▶ [TO-DO LIST]
(1) Sum up the passage on violence after separation, given below, in two sentences.
(2) Please say whether each statement agrees with the passage on violence after separation below, answering yes or no and quoting the deciding words: (a) most filicides following parental separation include the mother; (b) the 1994 study was by Mary Cooper; (c) Patricia Bond is a lawyer in Toronto.
(3) Carry on the passage on violence after separation, picking up after its final sentence.

A common misperception is
that when women leave the violence ends, says Bain. "But
studies show the opposite: the violence in many cases escalates
after women leave." In some of these cases, men who have
been verbally but not physically abusive first assault their
partners after they've left - and in extreme cases, kill them.
According to a 1994 study by BCIFV consultant Mary Cooper,
up to six times as many women are killed by their husbands
after separation as while co-residing.
This danger extends to the
children: one-third of filicides occur following parental
separation. Some of these include the mother, but three-quarters
include only the children. The danger can be so real
and present, says Vancouver lawyer Patricia Bond, that women
and children can be forced to change identities - even cutting
ties with children from previous relationships - to protect
themselves and their younger children.
The legal system provides
opportunities for abusers to continue verbally and emotionally
abusing their ex-wives during mediation, in civil court, in
criminal court, during unsupervised visitation, and during
inappropriately supervised visitation. A 1995 study in Nova
Scotia revealed 24 percent of women experienced abuse during
court-ordered access.

▶ [GIVEN MATERIAL]

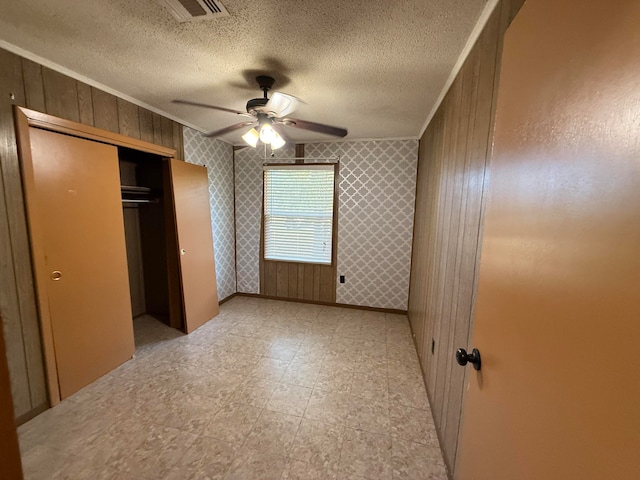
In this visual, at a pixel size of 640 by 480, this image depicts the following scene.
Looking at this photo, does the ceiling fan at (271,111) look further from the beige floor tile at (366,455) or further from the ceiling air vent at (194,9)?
the beige floor tile at (366,455)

▶ [WRITTEN RESPONSES]
(1) Contrary to the common belief that the violence ends when women leave, studies show it often escalates after they leave, and a 1994 study by Mary Cooper found up to six times as many women are killed by their husbands after separation as while co-residing. The danger extends to children, since one-third of filicides follow parental separation, and the legal system gives abusers chances to keep abusing their ex-wives, with a 1995 Nova Scotia study finding that 24 percent of women experienced abuse during court-ordered access.

(2)
(a) No: "Some of these include the mother, but three-quarters include only the children."
(b) Yes: "According to a 1994 study by BCIFV consultant Mary Cooper"
(c) No: "says Vancouver lawyer Patricia Bond"

(3)
This, too, has a powerfully
detrimental impact on children. Studies show that children
exposed to post-separation conflict suffer more frequent and
severe adverse effects than children whose parents completely
disengage from each other. In some cases, no contact with
the abuser is the best of all options.
"The existing Divorce
Act fails to take these realities into account,"
says Bain. "Understanding how to fix it requires understanding
how it currently affects children in the 25 percent of divorcing
families that are marked by violence."
This is the second in a series
of nine press releases. Next week: What Happens When Women
Try to Leave: how existing legislation perpetuates and
exacerbates family violence.
For more information, call
Penny Bain at 604-669-7055 or 1 877 755-7055, email pbain@bcifv.org,
or visit www.bcifv.org.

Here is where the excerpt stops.